The Identity of the Church of Christ
By: Evangelos Dim. Kepenes (Junuary 4,2026, 23:12)
What is the true identity of the Church of Christ? Is it a collection of national institutions or a divine reality that transcends human statutes?
Through the Church of Christ, “the manifold wisdom of God” has been revealed to the heavenly powers and authorities.
“to the intent that now unto the principalities and the powers in the heavenly places might be made known through the Church the manifold wisdom of God, according to the eternal purpose which he purposed in Christ Jesus our Lord: in whom we have boldness and access in confidence through our faith in him” (Eph. 3:10–11).
The Church of the living God was and is born not of perishable seed but of imperishable “since you have been born again, not of perishable seed but of imperishable, through the living and abiding word of God” (1 Pet. 1:23).
«Do not remember the former things, nor dwell on the things of old. Behold, I am doing a new thing; now it springs forth—do you not perceive it? I will make a way in the wilderness and rivers in the desert. The beasts of the field will honor me, the jackals and the ostriches, because I give water in the wilderness, rivers in the dry land, to give drink to my chosen people, my offspring, the people whom I have formed for myself, that they might declare my virtues.» (Isa. 43:18–21)
This “offspring of imperishable seed” (John 1:12) was not a draft of an incomplete institutional religion or a philosophical system, handed down by God to the “father-philosophers” of Orthodoxy to shape it formalistically, crystallize it dogmatically, and establish it universally through institutional coercion, violating “if anyone would come after me…” (cf. Luke 9:23).
The Church of Christ is “the pillar and foundation of the truth” (1 Tim. 3:15), purchased with the precious blood of God (Acts 20:28), in order to proclaim His virtues, and not to function as a vehicle for national statutes, as is the case with anthropocentric religions that degrade it into a national institution (e.g., Greek, Russian, Bosnian, etc.), which assign a national identity to the “Christian.”

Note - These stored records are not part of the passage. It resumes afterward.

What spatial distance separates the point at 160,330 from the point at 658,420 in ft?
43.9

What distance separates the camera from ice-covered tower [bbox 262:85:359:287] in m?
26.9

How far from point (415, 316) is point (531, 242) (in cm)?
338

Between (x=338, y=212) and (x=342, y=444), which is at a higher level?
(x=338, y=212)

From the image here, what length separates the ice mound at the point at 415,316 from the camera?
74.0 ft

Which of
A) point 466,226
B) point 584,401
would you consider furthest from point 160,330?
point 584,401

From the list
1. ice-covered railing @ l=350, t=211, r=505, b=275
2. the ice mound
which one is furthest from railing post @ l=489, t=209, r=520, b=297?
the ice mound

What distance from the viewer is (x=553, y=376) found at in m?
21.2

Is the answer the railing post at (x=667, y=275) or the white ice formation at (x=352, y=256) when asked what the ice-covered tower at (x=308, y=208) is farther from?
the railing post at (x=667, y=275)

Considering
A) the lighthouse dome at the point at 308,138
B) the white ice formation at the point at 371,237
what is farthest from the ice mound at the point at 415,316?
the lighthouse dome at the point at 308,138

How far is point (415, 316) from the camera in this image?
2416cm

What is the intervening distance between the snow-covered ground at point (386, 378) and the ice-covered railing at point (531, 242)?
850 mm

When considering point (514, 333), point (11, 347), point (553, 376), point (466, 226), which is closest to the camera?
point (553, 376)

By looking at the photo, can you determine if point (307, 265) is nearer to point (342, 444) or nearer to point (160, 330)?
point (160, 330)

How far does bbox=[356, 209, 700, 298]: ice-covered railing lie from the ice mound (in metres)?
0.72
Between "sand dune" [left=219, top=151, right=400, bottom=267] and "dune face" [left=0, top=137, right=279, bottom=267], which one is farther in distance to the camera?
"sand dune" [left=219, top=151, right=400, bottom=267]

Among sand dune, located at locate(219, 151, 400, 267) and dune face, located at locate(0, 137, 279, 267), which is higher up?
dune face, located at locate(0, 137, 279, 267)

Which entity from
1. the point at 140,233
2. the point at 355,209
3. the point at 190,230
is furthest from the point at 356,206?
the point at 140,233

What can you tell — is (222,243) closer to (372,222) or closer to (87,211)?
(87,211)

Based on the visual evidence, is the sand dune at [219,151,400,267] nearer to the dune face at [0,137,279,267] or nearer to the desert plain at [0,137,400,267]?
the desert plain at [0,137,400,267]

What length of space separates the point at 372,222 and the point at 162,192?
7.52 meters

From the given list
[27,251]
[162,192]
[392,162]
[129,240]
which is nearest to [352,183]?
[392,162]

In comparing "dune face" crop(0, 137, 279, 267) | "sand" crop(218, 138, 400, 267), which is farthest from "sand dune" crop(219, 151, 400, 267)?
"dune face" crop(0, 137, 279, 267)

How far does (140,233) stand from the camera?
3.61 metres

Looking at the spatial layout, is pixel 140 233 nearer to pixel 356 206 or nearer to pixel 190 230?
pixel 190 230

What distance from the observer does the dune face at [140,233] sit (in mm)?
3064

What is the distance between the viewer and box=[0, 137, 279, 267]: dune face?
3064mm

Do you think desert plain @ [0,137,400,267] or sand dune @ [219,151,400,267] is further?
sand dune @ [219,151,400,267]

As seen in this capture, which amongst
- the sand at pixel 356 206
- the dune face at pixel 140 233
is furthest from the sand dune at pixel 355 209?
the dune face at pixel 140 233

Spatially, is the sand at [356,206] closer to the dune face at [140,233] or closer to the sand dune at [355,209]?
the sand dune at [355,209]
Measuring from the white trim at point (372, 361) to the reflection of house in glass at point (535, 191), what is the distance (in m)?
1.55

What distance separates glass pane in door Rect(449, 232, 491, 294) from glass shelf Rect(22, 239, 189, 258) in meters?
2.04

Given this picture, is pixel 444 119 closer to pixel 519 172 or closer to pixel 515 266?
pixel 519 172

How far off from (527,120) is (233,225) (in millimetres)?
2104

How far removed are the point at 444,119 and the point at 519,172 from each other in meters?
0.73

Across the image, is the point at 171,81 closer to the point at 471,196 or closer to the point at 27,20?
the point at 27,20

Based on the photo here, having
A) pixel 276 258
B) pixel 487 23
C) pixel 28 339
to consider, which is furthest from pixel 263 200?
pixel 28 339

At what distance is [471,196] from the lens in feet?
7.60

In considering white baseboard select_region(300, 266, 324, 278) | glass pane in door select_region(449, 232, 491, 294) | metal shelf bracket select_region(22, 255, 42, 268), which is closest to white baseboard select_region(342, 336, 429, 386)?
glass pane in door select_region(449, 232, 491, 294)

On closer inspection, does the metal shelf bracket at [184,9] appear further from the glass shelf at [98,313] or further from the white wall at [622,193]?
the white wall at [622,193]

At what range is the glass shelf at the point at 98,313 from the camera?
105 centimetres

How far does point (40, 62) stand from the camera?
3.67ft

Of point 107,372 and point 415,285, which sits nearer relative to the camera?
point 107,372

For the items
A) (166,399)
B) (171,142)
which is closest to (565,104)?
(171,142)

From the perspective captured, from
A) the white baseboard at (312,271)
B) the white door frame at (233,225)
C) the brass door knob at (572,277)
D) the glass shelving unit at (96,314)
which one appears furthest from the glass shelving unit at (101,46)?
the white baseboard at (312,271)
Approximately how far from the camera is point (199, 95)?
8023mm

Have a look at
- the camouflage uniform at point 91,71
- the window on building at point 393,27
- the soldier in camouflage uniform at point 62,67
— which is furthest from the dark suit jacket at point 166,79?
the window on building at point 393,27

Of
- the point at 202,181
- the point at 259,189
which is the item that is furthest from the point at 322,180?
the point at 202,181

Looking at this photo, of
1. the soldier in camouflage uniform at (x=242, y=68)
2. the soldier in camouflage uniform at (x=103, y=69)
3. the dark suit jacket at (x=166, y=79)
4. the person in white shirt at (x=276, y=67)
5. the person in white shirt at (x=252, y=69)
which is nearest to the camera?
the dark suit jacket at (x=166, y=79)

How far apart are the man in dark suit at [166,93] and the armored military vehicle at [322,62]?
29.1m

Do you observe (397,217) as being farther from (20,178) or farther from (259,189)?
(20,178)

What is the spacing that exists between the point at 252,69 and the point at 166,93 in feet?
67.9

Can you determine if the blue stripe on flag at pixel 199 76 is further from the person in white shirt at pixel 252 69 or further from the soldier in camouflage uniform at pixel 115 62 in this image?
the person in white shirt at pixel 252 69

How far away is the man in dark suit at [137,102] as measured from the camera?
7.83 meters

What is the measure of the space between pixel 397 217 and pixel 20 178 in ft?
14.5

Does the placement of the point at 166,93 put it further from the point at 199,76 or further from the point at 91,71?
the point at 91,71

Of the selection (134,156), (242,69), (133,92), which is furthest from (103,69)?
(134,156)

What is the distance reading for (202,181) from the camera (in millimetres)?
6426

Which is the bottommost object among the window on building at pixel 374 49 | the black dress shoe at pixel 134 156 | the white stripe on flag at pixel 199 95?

However, the expansionist and stabilizing interests of the Roman Empire imposed its institutional and dogmatic crystallization through the Ecumenical Councils—institutions with clear political overtones—undermining the preservation of unadulterated apostolic truth and biblical language in the face of Greek philosophy. The influence of Greek philosophy, embraced by the Fathers, combined with the political necessities of the Roman state, was decisive in shaping the Trinitarian and Christological dogma, as well as the broader dogmatic structure.
Thus, the promised hope, “which we have as an anchor for the soul, firm and secure [and] It enters the inner sanctuary behind the curtain” (Heb. 6:19), of the true tabernacle, where Jesus is the eternal High Priest, was diminished by anthropocentric religions: Instead of the certainty of God’s immutable oath, they offer the false security of institutional “camps”—churches guarded by professional priesthoods, human statutes, and political expediencies.
Conclusion
The influence of Greek philosophy and the political necessities of the Roman state distorted the identity of the Church from a vessel of God’s virtues into a vehicle for national statutes and professional priesthoods.